Reading text |
Thanks for posting and it's great that you're seeing a therapist who can treat you correctly. Hopefully the Prozac will help you with both symptoms.
I, like most others in this team, also suffer from depression and some medicines help with both for some people and some don't. No AD worked for me at all and my anxiety was getting out of control until I started taking Clonazepam and Ativan if needed. That seems to have helped me a bit, but I think exercising regularly has been what's helped me the most.
At least now you have someone to follow your treatment and see what works and what might not work for you and make the necessary adjustments.
Well, my therapist made it official today so I thought I'd post for some support in hopes that others have stories of successfully pulling themselves out of a slump like this.
I've had anxiety since at least high school...but wasn't diagnosed until a few years ago. I was diagnosed with depression about 2 years ago. We tried about 4-5 different meds and then had to stop the medicine parade because I found out I was pregnant. I felt great through my pregnancy (aside from occassional anxiety) and then felt pretty good after I had my daughter. She is now 14 months old. I noticed over the last 6-9 months that my anxiety has gotten really, really bad and that it is turning into Hypochondria also...so I went back to therapy.
I've been seeing my therapist regularly again for the last month. Today she diagnosed me with "Severe Depression" and had me see the psyschiatrist for medicine. He put me on 20 mg of Prozac (I think that's the dosage). My therapist thinks that the depression is driven by the anxiety...which makes sense to me.
I am having such a hard time with this whole depression thing. I have ALWAYS been known as a happy person. One of those people that's always bubbly and fun to be around. I don't like feeling the way that I feel right now and just want to feel better...it's kind of embarassing even. It's been so gradual though that it's hard to know when it started.
"The difference between try and triumph is just a little umph!"

Aim of the task |
Summarize the forum posts about depression and anxiety in two sentences.

Data section |
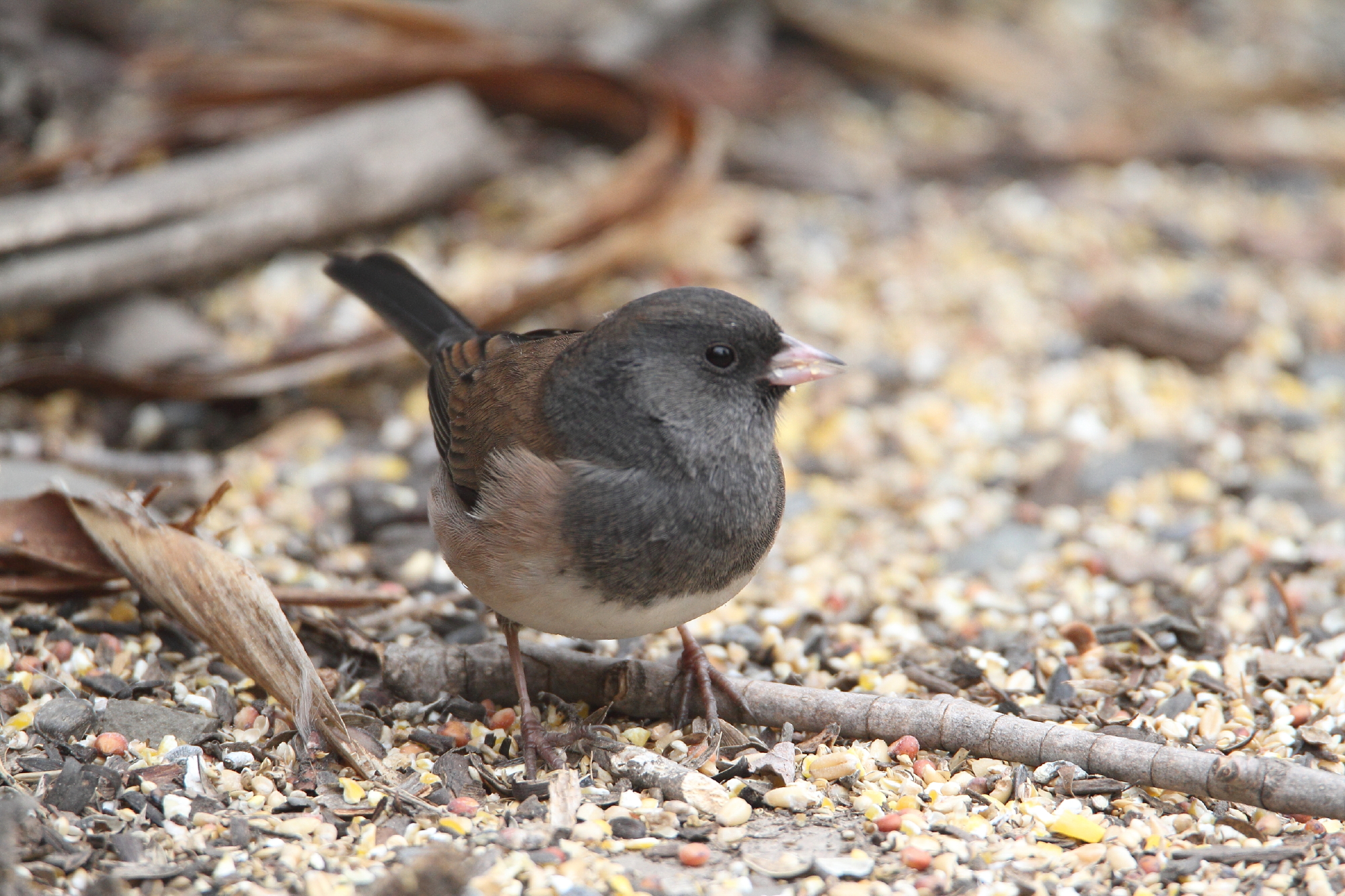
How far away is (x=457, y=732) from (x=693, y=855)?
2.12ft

--

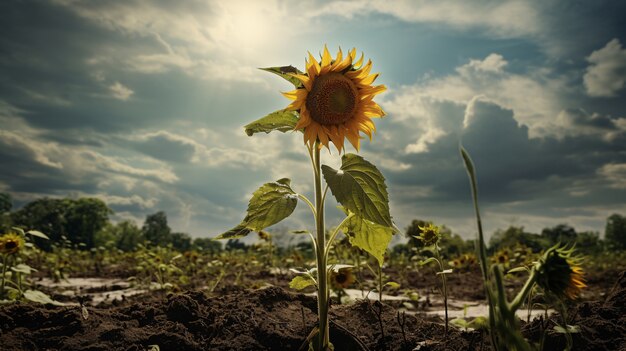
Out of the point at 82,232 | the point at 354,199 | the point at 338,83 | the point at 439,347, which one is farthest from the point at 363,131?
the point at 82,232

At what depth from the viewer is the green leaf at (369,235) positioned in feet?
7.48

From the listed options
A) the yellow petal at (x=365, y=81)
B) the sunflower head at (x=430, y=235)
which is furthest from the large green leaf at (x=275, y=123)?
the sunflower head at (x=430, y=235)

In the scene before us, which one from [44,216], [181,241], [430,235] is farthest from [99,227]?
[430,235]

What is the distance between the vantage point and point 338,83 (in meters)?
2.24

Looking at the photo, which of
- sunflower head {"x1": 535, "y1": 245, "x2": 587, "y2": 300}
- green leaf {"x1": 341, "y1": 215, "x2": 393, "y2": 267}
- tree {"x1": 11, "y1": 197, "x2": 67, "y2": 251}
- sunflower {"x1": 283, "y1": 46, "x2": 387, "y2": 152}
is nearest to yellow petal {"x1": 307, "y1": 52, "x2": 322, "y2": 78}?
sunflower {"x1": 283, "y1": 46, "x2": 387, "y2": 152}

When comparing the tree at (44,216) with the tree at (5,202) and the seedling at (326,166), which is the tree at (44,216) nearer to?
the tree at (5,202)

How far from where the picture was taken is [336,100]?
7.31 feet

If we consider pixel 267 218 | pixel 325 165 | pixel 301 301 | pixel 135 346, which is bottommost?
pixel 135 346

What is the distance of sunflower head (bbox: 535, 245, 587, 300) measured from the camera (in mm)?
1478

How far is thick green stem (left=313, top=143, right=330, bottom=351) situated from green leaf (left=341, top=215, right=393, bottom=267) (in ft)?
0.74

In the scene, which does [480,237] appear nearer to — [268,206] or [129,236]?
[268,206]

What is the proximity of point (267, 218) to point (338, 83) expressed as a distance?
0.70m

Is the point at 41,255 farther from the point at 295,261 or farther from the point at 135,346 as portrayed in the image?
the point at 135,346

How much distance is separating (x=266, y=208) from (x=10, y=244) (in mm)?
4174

The answer |
One writer, who has had anxiety since at least high school and was diagnosed with depression about two years ago, posts for support after a therapist's diagnosis of severe depression that the therapist thinks is driven by the anxiety, which has lately worsened and turned toward hypochondria, and a psychiatrist has started the writer on Prozac. A reply says no antidepressant worked for the replier, though Clonazepam, Ativan if needed and above all regular exercise have helped, and notes that the writer now has someone to follow the treatment and make the necessary adjustments.